[Start of Selected excerpt]
Gettysburg: The Second Turning Point.

The Battle: Day 1, July 1, 1863

The Battle of Gettysburg occurred more or less by accident. Neither General Lee nor General Meade, who took command only a few days before the battle, had planned to fight there. General Ewell, now commanding Jackson’s corps, was headed toward Harrisburg, but some of Lee’s troops commanded by A.P. Hill, always on the lookout for a source of shoes and other provisions, sent a detachment toward Gettysburg, where a dozen roads crisscrossed the landscape and a railroad was under construction. Not knowing exactly where the Federals were—ever since Stuart had departed days earlier, Lee had been without his eyes and ears—Lee did not know that the Union 1st Corps under General John Reynolds was approaching Gettysburg from the southeast direction.

Union cavalry in the capable hands of General Buford was reconnoitering southern Pennsylvania in advance of the Union Army, which was making its way along the Baltimore Turnpike, and on the morning of July 1 was just passing through Gettysburg. Buford discovered a division of Hill’s Corps under the command of Henry Heth just west of the town and sent word back to Reynolds. Meanwhile, Buford decided to take Heth’s men under attack. Heavily outnumbered, Buford sent word back to Reynolds, urging him to hurry.
[End of Selected excerpt]
__Problem to solve__.
Summarize the passage on the first day at Gettysburg in two sentences.
[Start of Available data]
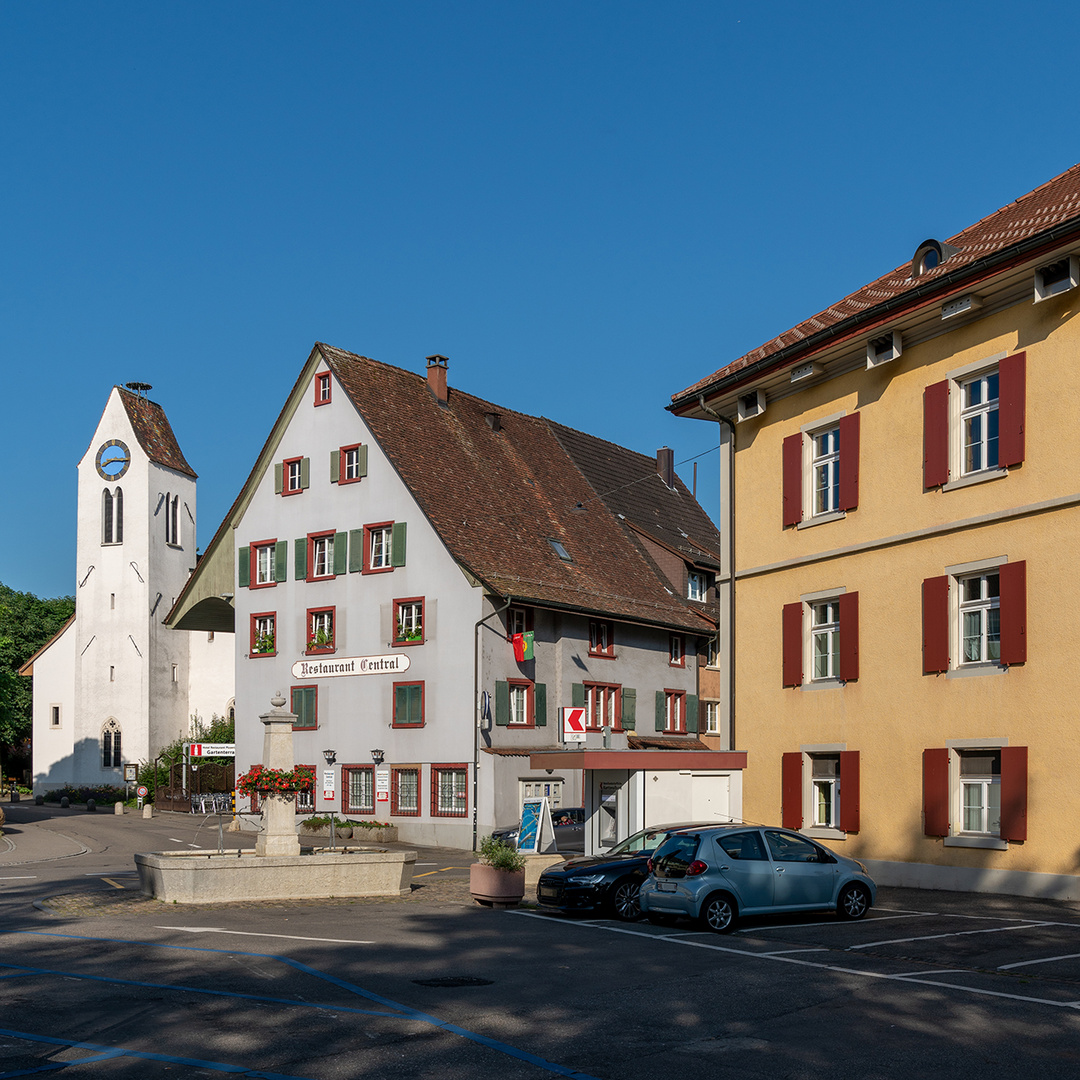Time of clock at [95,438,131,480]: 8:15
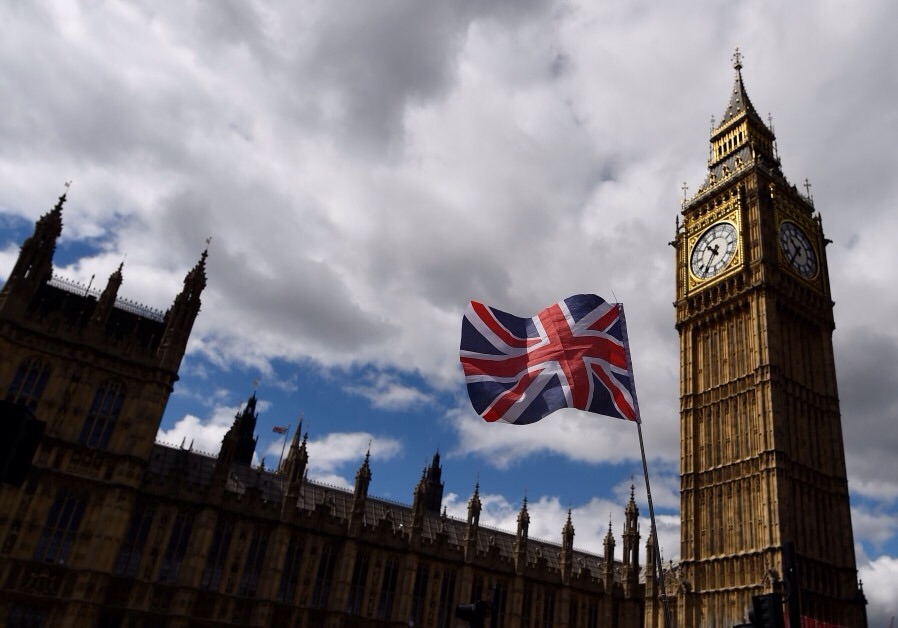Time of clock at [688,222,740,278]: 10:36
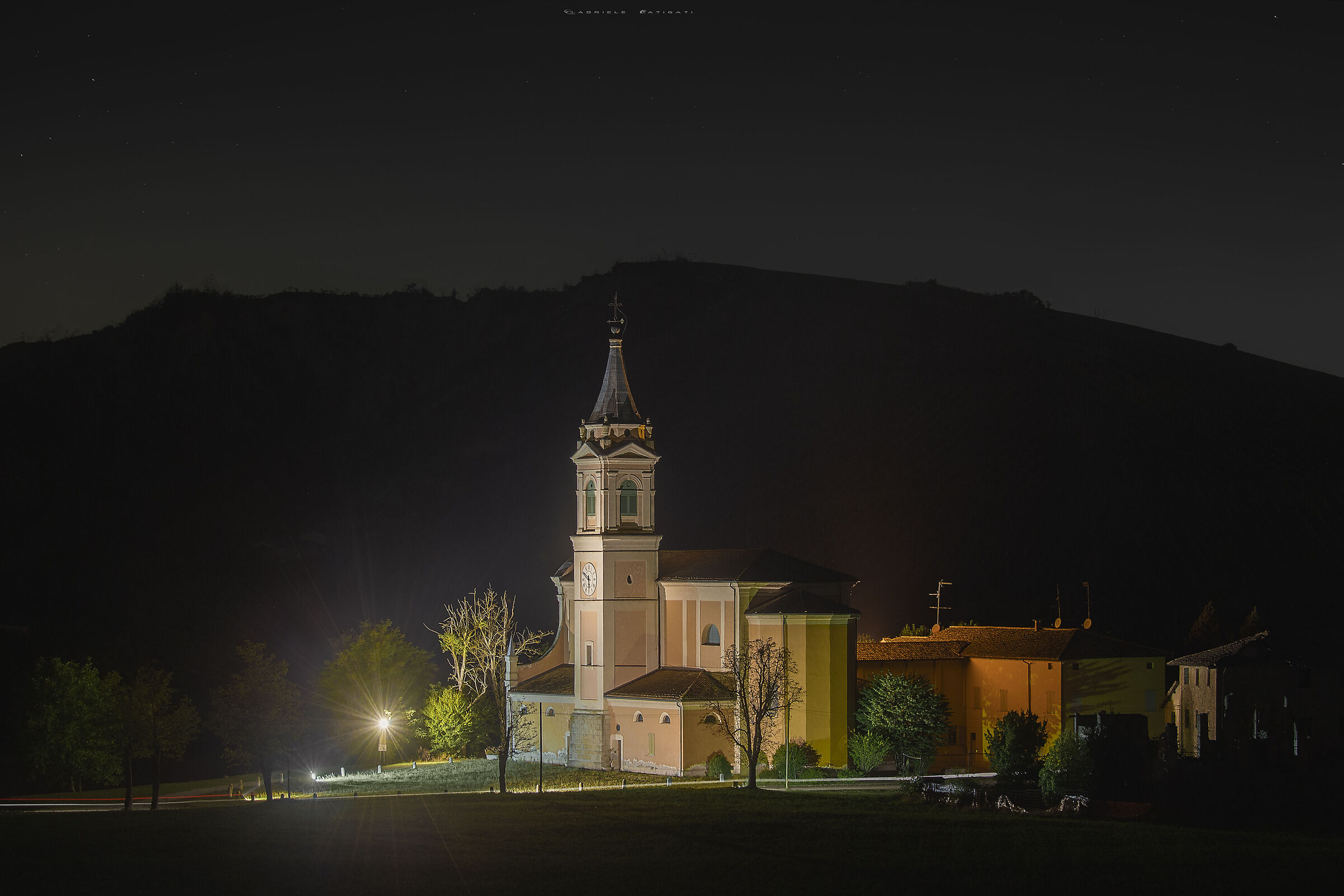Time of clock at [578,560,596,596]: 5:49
[End of Available data]
__Task result__.
The Battle of Gettysburg began largely by accident: neither Lee nor Meade had planned to fight there, but A.P. Hill's troops sent a detachment toward the town in search of shoes and provisions. Lee lacked Stuart's scouting and didn't know Reynolds's Union 1st Corps was approaching, while Buford's cavalry found Heth's division west of town on the morning of July 1, attacked it despite being heavily outnumbered, and urged Reynolds to hurry.